98 S.W.3d 789 | Tex. App. | 2003
NO. 07-02-0307-CR
IN THE COURT OF APPEALS
FOR THE SEVENTH DISTRICT OF TEXAS
AT AMARILLO
PANEL E
MARCH 4, 2003
______________________________
ANGELO R. CARRILLO, APPELLANT
V.
THE STATE OF TEXAS, APPELLEE
_________________________________
FROM THE 364 TH DISTRICT COURT OF LUBBOCK COUNTY;
NO. 99-431390; HONORABLE BILLY JOHN EDWARDS, JUDGE
_______________________________
Before QUINN and REAVIS, JJ., and BOYD, S.J. (footnote: 1)
OPINION
In three points of asserted error, appellant Angelo R. Carrillo challenges his conviction, after a guilty plea, of the felony offense of possession of a controlled substance and the plea bargained punishment of seven years penal confinement, probated, and a $750 fine. In his points, he contends the trial court erred in denying his pretrial suppression motion because the affidavit in support of the application for a search warrant was not sufficient to show probable cause. Disagreeing that reversal is required, we affirm the judgment of the trial court.

# Provided material:
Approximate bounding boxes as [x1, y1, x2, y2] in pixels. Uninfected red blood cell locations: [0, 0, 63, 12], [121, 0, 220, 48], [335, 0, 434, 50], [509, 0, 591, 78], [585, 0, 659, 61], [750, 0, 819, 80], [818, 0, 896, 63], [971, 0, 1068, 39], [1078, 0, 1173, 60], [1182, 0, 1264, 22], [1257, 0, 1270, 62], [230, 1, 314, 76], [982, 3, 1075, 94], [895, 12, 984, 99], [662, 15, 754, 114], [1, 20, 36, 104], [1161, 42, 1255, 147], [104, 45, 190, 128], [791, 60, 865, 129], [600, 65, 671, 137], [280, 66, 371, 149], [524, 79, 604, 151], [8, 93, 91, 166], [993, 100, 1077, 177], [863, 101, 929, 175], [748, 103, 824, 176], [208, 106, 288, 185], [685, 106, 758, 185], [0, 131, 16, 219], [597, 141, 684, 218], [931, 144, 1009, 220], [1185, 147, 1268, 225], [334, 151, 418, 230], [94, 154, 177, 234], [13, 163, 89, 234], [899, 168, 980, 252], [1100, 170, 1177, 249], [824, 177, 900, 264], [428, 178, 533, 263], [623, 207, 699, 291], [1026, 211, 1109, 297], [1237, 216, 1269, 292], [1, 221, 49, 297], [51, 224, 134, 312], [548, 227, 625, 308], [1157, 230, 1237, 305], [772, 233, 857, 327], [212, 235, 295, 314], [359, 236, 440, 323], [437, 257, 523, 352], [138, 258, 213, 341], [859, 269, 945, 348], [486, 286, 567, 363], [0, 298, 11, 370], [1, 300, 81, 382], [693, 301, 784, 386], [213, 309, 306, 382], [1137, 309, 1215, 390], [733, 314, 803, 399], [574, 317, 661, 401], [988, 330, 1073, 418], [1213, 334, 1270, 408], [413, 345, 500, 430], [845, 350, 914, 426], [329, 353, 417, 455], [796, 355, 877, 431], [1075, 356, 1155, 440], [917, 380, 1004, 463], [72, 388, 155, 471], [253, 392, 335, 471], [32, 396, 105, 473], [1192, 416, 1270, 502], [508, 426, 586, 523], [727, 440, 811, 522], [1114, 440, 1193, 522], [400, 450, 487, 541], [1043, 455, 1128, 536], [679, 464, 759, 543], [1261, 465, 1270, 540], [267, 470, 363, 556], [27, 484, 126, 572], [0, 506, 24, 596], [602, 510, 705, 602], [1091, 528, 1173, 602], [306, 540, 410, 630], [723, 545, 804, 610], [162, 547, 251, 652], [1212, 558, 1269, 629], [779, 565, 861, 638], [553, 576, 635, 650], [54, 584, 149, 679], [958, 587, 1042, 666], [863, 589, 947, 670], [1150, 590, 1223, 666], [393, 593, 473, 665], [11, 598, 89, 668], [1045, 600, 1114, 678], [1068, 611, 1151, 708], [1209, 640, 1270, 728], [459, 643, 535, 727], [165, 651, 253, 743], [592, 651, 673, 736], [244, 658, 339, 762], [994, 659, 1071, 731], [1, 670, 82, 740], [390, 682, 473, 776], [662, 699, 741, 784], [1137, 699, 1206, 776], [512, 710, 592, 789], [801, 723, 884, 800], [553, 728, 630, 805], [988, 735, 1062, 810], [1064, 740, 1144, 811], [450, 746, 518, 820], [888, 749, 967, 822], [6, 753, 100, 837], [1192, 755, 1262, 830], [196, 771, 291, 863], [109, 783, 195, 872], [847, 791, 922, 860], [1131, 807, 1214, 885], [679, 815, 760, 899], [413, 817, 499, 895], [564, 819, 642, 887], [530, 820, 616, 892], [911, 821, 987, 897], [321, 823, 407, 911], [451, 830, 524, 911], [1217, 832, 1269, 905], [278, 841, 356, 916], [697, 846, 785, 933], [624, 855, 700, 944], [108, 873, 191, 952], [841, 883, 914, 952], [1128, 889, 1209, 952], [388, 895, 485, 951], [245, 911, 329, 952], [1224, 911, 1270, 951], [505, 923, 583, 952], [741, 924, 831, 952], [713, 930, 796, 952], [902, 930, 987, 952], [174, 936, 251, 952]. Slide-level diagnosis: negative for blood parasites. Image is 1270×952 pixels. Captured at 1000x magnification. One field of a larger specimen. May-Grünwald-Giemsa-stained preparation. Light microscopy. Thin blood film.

# Things to do:
• A. Echo the stretch of the court opinion from "THE STATE OF" through "the trial court.".
• B. According to the court opinion, what punishment did Carrillo receive under his plea bargain?
Answer from the court opinion only; the lines play no part.

# Per-task answers:
• A.
THE STATE OF TEXAS, APPELLEE
_________________________________
FROM THE 364 TH DISTRICT COURT OF LUBBOCK COUNTY;
NO. 99-431390; HONORABLE BILLY JOHN EDWARDS, JUDGE
_______________________________
Before QUINN and REAVIS, JJ., and BOYD, S.J. (footnote: 1)
OPINION
In three points of asserted error, appellant Angelo R. Carrillo challenges his conviction, after a guilty plea, of the felony offense of possession of a controlled substance and the plea bargained punishment of seven years penal confinement, probated, and a $750 fine. In his points, he contends the trial court erred in denying his pretrial suppression motion because the affidavit in support of the application for a search warrant was not sufficient to show probable cause. Disagreeing that reversal is required, we affirm the judgment of the trial court.

• B. Seven years of penal confinement, probated, and a $750 fine.